■ Page extract:
══════

It doesn’t matter what kind of technical debt it is. It could be defects/bugs, it could be delivery, it could be scale and performance, it could even be the UX. It could even be a lack of knowledge exchange and communications among business units and teams, which I refer to as organizational debt. All of it can and will eat a company alive if it’s not dealt with in a sustainable manner.
I’ve seen this too many times now not to talk about it or write something specific about how companies ignore their technical debt to their own detriment.
Technical debt can cost a company twenty to forty percent of their annual budget. If a company has fifty developers with an annual pay of $100k, spending roughly thirty-three percent of their time on technical debt, then that debt roughly costs around $1.65 Million dollars annually. Minimum. (*source)
The Red Flags of Tech Debt
Here are a few things I’ve always noted as red flags for companies that reach the five year or even ten year mark and think things are going fine, only to have someone raise the alarm, have it delayed or dismissed, until a near catastrophic or catastrophic failure of some part of the business occurs. These are a few things that could be happening on teams and in business units:
Not having any kind of Software Development Life Cycle plan, at all. And if there was one, it’s not reviewed on a regular basis. This would include not only supported platforms/devices, but also libraries and tools that are used to create the product.
Unprepared to scale up or scale down operations in a sustainable way, which maintains the budget and people’s sanity.
Unable to easily promote newer processes or technical platforms for delivery because of several limiting factors like money, cults of personalities, tight coupling of pipeline with product, unstable code, etc.
Feedback loops informing folks of quality issues are lagging, not useful (aka feeding back on the wrong information), ignored, broken, or all together non-existent.

══════

■ Raw data:

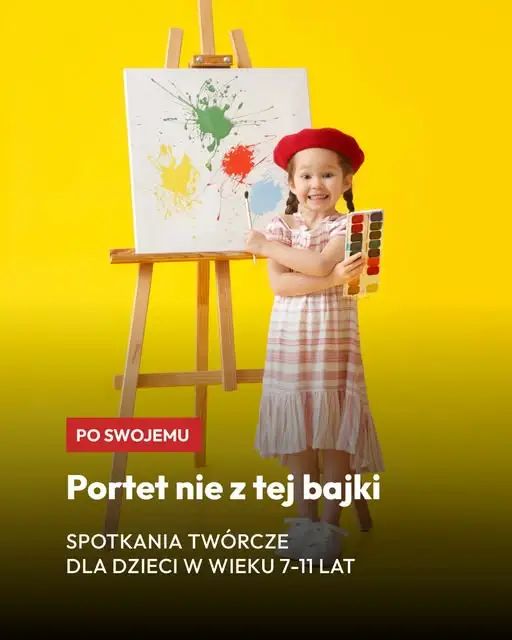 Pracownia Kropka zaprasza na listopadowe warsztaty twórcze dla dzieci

══════

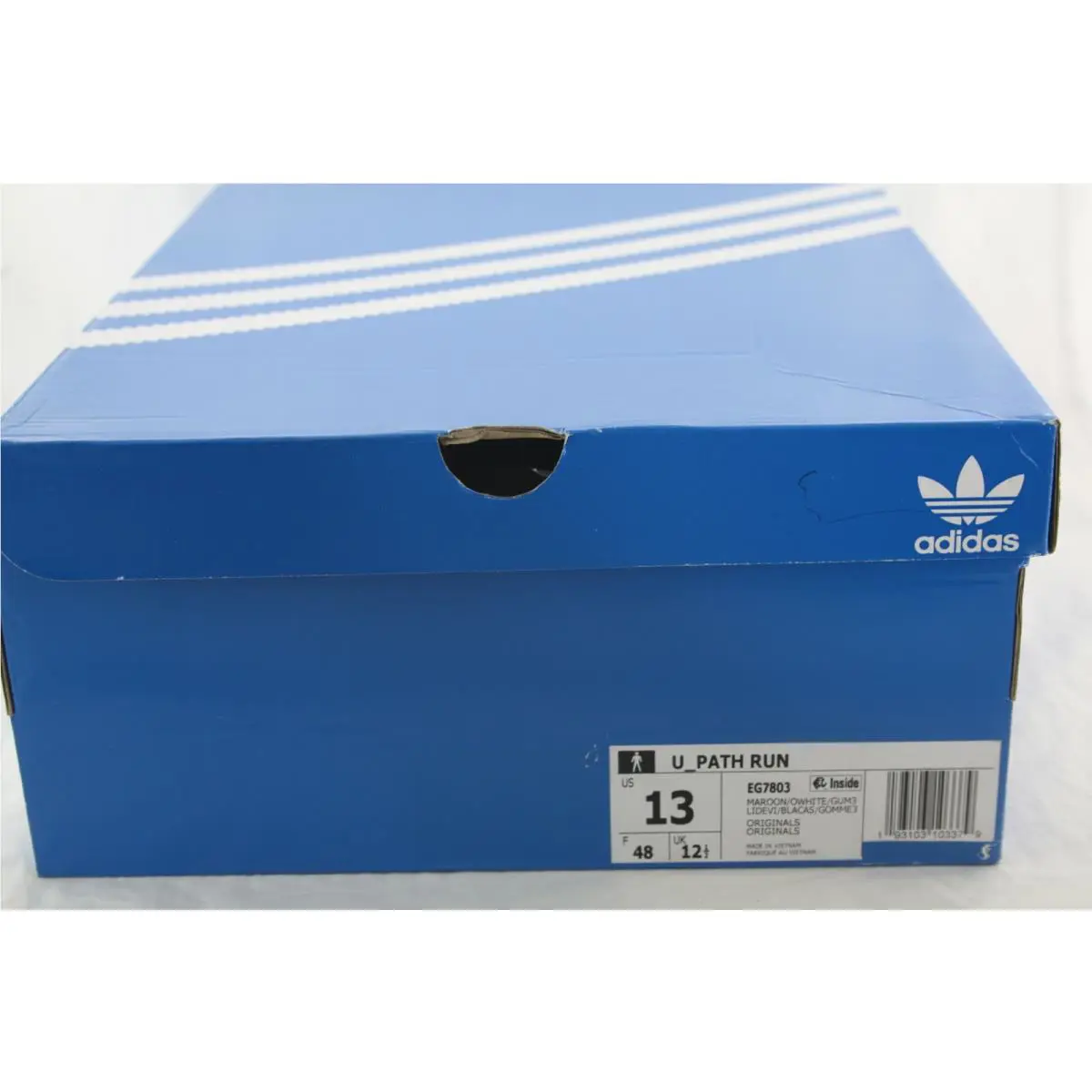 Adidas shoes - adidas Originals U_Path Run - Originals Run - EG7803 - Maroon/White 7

══════

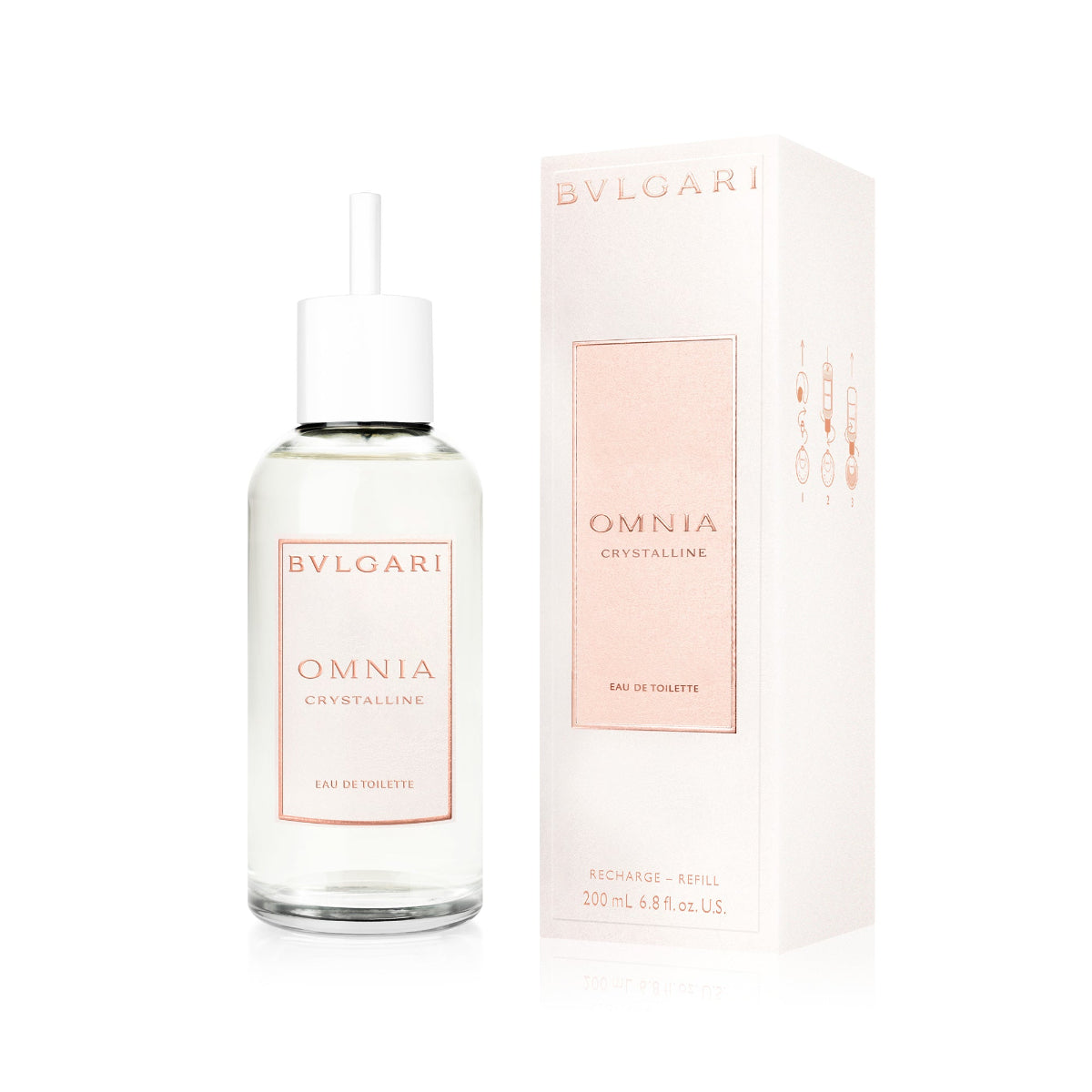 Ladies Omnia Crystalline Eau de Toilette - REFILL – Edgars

══════

■ Questions on the material:
(1) In the piece on technical debt, write out the stretch from "It doesn’t matter" through "a sustainable manner." again, swapping "organizational debt" for "team debt".
(2) Answer these questions using the piece on technical debt:
(a) What share of a company's annual budget can technical debt cost?
(b) What name does the writer give to a lack of knowledge exchange and communications among business units and teams?
(c) What milestones do the companies in the red flags section reach while thinking things are going fine?
(3) Continue the piece on technical debt from the point where it stops.
The lines that come after the piece on technical debt are separate material.

■ Expected results:
(1)
It doesn’t matter what kind of technical debt it is. It could be defects/bugs, it could be delivery, it could be scale and performance, it could even be the UX. It could even be a lack of knowledge exchange and communications among business units and teams, which I refer to as team debt. All of it can and will eat a company alive if it’s not dealt with in a sustainable manner.

(2)
(a) Twenty to forty percent.
(b) Organizational debt.
(c) The five year or even ten year mark.

(3)
Lack of clear communication with a customer. If someone creates a ticket, whether internal or external, and general response time is more than 72 hours. Regardless of whether the issue will be fixed or not. A customer deserves an answer within a reasonable amount of time.
Lack of onboarding framework which can also scale with the company.
Lack of accountability and planning around infra and tools.
Too many orphaned tools, processes, code which no one wants to own and are generally too afraid to clean up.
Any one of these can have a serious impact to a company’s bottom line if allowed to continue.
I’m also assuming here that the plan for most companies is to actually continue, not be bought out by a larger company. If a buyout is the goal, then helping employees frame risk around maintaining a smaller set of critical systems and processes toward that end should achievable.
Beyond Initialization
If you are an exec with a business that either creates tech or heavily utilizes it and have a desire for your business to survive, you need to do more than plan for your horizon models for revenue streams. Build a plan for sustainable obsolescence, scaling, and knowledge transfers, especially if you’ve passed the five-year mark and substantial growth is in the business forecast.
Not having someone, or several someone’s talking about sustainable growth and how to achieve it at the manager, director, and executive levels means the company is already floating in waters with a large kraken waiting to drag it down.
In my opinion, any senior manager and director should have an assessment of their business areas and understand not only what value they can deliver, but what technical debt could actually threaten that value. AND those senior management folks should require their managers to report to them not only about the progress they have made on features, but the progress they have made toward addressing any technical debt.
If you’re a CIO/CEO/CFO and want indicators of whether your company is struggling with technical debt, here are a few to watch out for:
Hidden Service Costs - the cost of any services whether created internally or third party should not out pace users or income generated from the product using those services. There might be a reason, such as start-up costs, but there should be an expectation that the cost of providing a product should be LESS over time.
Cloud services and storage are a great example. You could start with a certain bandwidth and number of cores, but if your team isn’t observing usage or peak times, then it’s eventually burning money like a leaky pipe.
Building internally is great if there is a wealth of experience, it’s a core competency of the business, or experience is specifically hired to build the tool(s) and maintain them. However, there is a misconception that building is cheaper than buying a tool first and learning from those tool(s). Once you figure in cost of building internally, cost of training, cost of maintenance and upgrades, you have to decide if this is a competency you want your company to have or if it would be more cost effective to purchase supported, widely used subscriptions.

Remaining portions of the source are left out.